Strenge Sicherheitsanforderungen

Beim heutigen Einsatz von Thalidomid ist dessen tragische Geschichte aber nicht vergessen. "Wir wollen dafür sorgen, dass die Substanz sicher eingesetzt wird", erklärt Thomas Sudhop vom Bundesinstitut für Arzneimittel und Medizinprodukte. Es hat 2003 im Internet eine Bekanntmachung mit Sicherheitsanforderungen veröffentlicht. "Wir möchten eine zweite Generation Thalidomid Geschädigter vermeiden", sagt Sudhop. Unter anderem soll Thalidomid nicht an Frauen im gebärfähigen Alter abgegeben werden. Falls dies unumgänglich ist, müssen sie sich verpflichten, mit zwei verschiedenen Methoden gleichzeitig zu verhüten. Auf diese Bestimmungen weist Reiser seine Patienten hin. Er sieht grundsätzlich aber kein Problem, Thalidomid beim multiplem Myelom einzusetzen. "Die Krankheit tritt überwiegend bei älteren Menschen auf." Junge, gebährfähige Patientinnen kläre man immer über das Risiko einer Schwangerschaft auf.

Schreckliche Verwechslung

Contergan-Geschädigte beobachten die Renaissance des Thalidomid allerdings mit gemischten Gefühlen. "Das Mittel hat großen Schaden angerichtet", sagt Klaus Becker aus Hamburg. "Wo es angewendet wird, kann es jederzeit zu neuen Fällen kommen." Becker weiß, wovon er spricht. Er hat sich lange in Brasilien engagiert, wo Thalidomid zur Behandlung von Lepra eingesetzt wird. In dem Land mit vielen Analphabeten schluckten junge Frauen die Substanz, weil sie Thalidomid wegen der Bildsymbole auf der Verpackung fälschlicherweise für ein Verhütungs- oder Abtreibungsmittel hielten. Wieder andere nehmen es zur Behandlung der Leprareaktion und sind schlecht über die Risiken aufgeklärt.

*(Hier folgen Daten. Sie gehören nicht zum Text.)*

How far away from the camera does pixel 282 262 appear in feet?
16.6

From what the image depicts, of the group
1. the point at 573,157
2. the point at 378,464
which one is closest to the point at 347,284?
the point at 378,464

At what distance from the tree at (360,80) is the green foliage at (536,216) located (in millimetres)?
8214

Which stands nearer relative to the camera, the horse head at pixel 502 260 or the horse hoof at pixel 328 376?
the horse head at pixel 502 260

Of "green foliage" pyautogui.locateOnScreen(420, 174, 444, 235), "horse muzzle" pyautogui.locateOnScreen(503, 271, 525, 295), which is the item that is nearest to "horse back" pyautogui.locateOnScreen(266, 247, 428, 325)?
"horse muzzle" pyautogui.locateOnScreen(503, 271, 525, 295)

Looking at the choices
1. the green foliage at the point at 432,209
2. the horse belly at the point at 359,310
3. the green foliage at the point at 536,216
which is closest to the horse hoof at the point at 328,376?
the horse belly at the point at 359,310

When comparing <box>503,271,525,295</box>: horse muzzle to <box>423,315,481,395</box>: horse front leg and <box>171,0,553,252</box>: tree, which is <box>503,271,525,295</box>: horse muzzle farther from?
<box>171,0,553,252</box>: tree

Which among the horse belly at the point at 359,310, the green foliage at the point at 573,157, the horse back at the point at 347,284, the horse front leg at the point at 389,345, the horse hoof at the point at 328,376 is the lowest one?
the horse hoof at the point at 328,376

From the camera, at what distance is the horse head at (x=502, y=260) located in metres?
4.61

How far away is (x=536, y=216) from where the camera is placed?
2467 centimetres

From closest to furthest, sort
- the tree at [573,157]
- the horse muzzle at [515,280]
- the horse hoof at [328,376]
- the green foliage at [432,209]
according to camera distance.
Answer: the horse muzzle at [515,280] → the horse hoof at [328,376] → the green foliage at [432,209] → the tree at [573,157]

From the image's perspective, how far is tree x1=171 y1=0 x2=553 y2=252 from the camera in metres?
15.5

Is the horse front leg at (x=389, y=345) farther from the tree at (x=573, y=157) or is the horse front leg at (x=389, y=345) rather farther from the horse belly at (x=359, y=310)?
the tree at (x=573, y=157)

480 anerkannte Thalidomid-Opfer in Brasilien

Die brasilianische Regierung hat inzwischen verboten, den Wirkstoff an Frauen im gebärfähigen Alter abzugeben. Aber viele Leprakranke besorgen ihn sich unter der Hand - aus Angst, von ihren Familien und Freunden verstoßen zu werden. In dem Land wurden und werden immer noch thalidomidgeschädigte Kinder geboren. 480 Opfer habe der südamerikanische Staat offiziell anerkannt, erklärt Flavio Scavasin von der Brasilianischen Vereinigung Brasilianische Vereinigung der Menschen mit Thalidomid-Syndrom (ABPST). Aber man schätze, dass ihre Zahl viel höher sei. Becker sieht nur einen Ausweg, um künftig Schädigungen zu vermeiden: "Wir müssen die Forschung vorantreiben und Alternativen zu Thalidomid hervorbringen. Dann kann das Mittel endlich vom Markt verschwinden."